Even though I’ve competed before, this new batch of competitions was definitely a different experience. Overall, it was positive and I have no regrets despite losing the majority of my matches. For one, my coach showed up to coach me, even driving several hours to Philly to do so. I felt incredibly grateful and supported by my teammates who came to support me for the tournament in Virginia, even if they weren’t competing themselves. Finally, I competed solo for the first time at an IBJJF tournament in Austin, without any coaches or teammates on competition day. My coach called in the night before to make sure that I was mentally prepared.
In past competitions, I would feel a need to compete again after a loss. It was not because I was motivated to compete again — rather, it was that I couldn’t accept the reality that I had primarily lost due to a gap in technique. This time, after doing three competitions in close succession, I was able to accept the reality that my technique needed a lot of work, and that I had not lost because I was too nervous, in the wrong weight class, or had no coach. I recognized that instead of competing again, the best chance for improvement would be to take those lessons and seriously work at my weaknesses in training.

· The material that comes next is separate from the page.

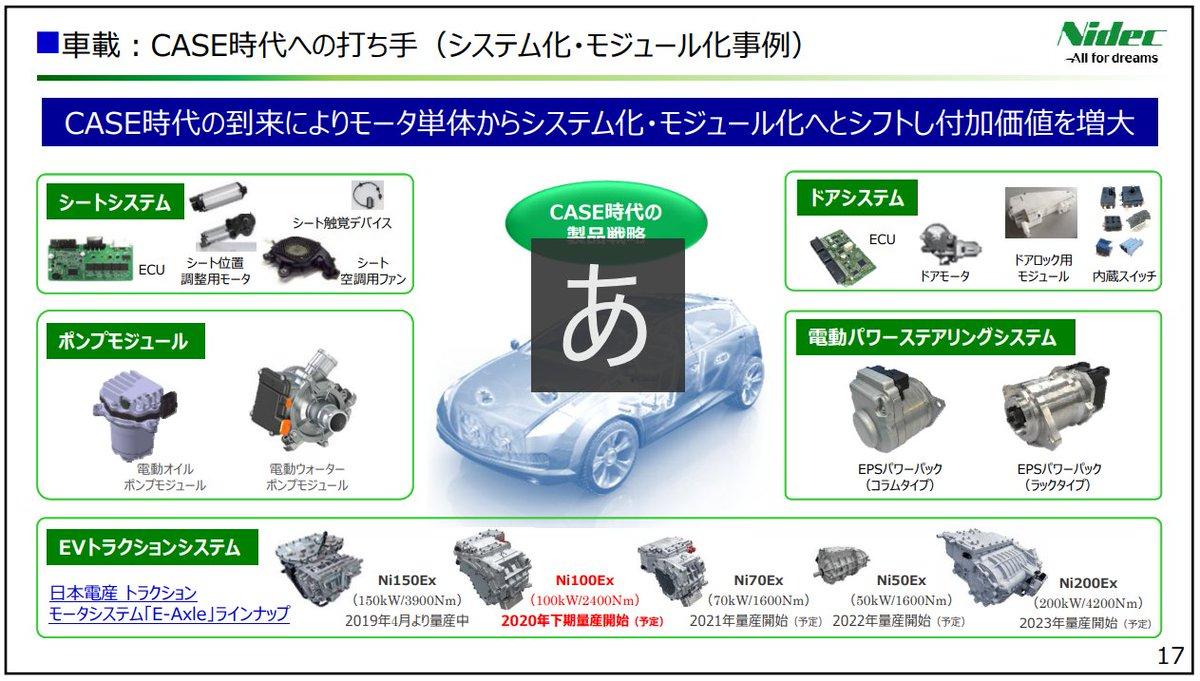 産 日本 株価 電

As a result of this realization, I’ve been focusing on a sincere effort to improve. That process has been uncomfortable and exhausting, though now I’m starting to see some improvements, which is good.

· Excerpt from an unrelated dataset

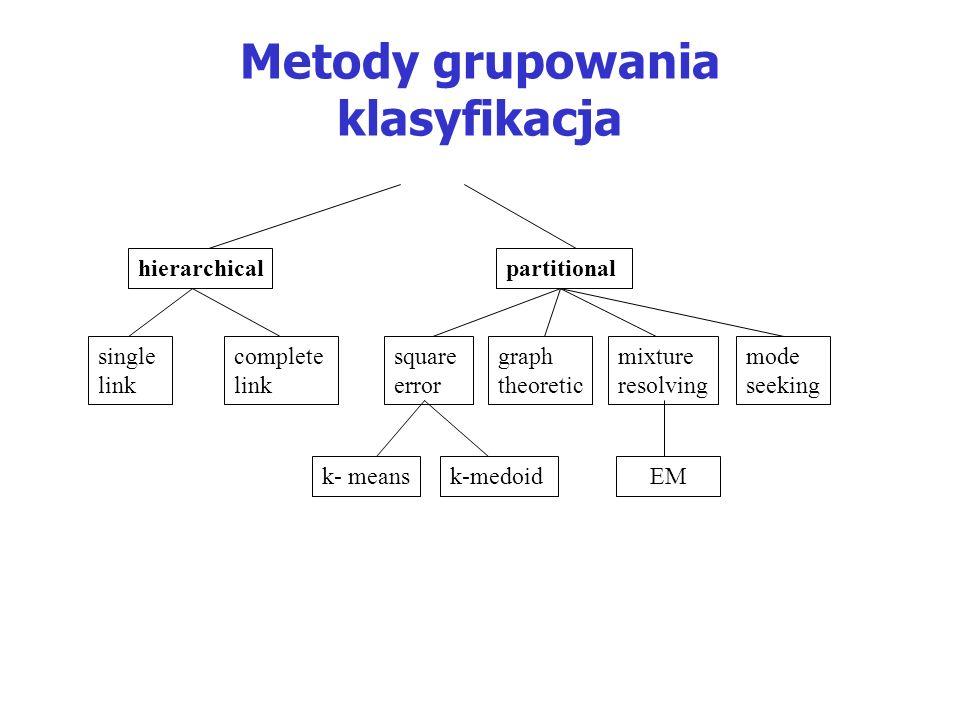 Metody grupowania klasyfikacja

Trying to improve is uncomfortable because I don’t like admitting that I don’t know everything. So much of my formative years was learning how to do things by myself, and admitting that I didn’t know wasn’t a viable option. Now that I have more resources as an adult, I’m still very much aware of when I try to protect myself by trying to give the impression that I know all the answers. In that sense, working on my weaknesses, with the help of my training partners, is an act of vulnerability.
Trying to improve is exhausting because as much as I try to shortcut and optimize the learning process, I’ve realized that at my current level, it takes a fair bit of note-taking, drilling, and specific sparring to actually ingrain new patterns into my psyche. It takes time. I try to watch instructionals now on the same day as training because it shortens the amount of time I have to daydream that I can actually get the technique right on the first few attempts. There are times that I want to pretend that I’m naturally gifted, or that I can learn things faster because I have a certain foundation, but struggle seems to be the norm of my learning.
As I accept these things about myself, that I was bested in competition through shortcomings of my own, I’m also trying to be compassionate to myself. One trap that I fell into in past times was destroying my confidence in the process of analyzing my faults. However, I see now that critique does not have to be equated with personal failure, even if I felt like that in the past when I had very little confidence to begin with. Berating myself, it turns out, doesn’t really increase my potential of improving my technique. If anything, this “meanie approach” decreases the possibility because I end up with little to no motivation.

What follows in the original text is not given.